Planteada así la cuestión, yo pregunto a quemarropa qué es lo que hay que hacer en un momento que se caracteriza precisamente porque no se sabe lo que en última instancia hay que hacer. La respuesta certera surgirá ante nosotros con toda evidencia si reparamos antes en lo que se está haciendo. En la mayor parte de las gentes y de los pueblos la situación de no saber en verdad qué hacer, de no tener un proyecto de vida claro, sincero, auténtico, dispara incesantemente un afán de actividad superlativa, precisamente porque ante el vacío de un auténtico quehacer pierden la serenidad y, atropelladamente, procuran llenarlo con un furor de actuación y un entusiasmo frenético que sean capaces de compensar su insinceridad con un aspecto de empresa tremebunda y definitiva. Todos conocemos esta reacción, sufrida ante el desesperado intento de aplacar la desesperación.

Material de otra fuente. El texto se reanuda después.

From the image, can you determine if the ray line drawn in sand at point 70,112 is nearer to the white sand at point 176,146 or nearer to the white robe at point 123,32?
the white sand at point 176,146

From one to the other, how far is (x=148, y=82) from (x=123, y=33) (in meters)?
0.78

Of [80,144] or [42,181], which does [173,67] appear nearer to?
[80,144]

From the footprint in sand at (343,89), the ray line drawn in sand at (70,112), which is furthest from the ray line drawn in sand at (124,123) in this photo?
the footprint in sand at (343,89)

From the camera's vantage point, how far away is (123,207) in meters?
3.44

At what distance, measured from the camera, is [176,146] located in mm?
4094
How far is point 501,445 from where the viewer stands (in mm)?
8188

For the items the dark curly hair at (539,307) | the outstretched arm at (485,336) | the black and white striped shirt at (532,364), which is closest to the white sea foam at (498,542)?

En suma, que individual y colectivamente se adopta ese carácter de íntimo engaño, de secreta falsificación propia de alcoholismo agudo. En todas partes se advierte una protesta, una urgencia por reformar todo y por reformarlo hasta la raíz, que contrasta ostensiblemente con la falta de ideas claras sobre la sociedad, sobre el individuo, sobre el Estado. Frente a conducta semejante, recuerdo la pregunta hecha a un gran pintor en el sentido de qué había que hacer para ver bien un cuadro. Y el gran pintor respondió: «Pues tomar una silla y sentarse delante» La excelencia de esta respuesta consiste justamente en que se rehúsa la brillantez para atenerse a la verdad de la situación. Pues algo parecido hallaremos al contestarnos la pregunta: ¿Qué es lo que hay que hacer cuando no se sabe lo que hay que hacer?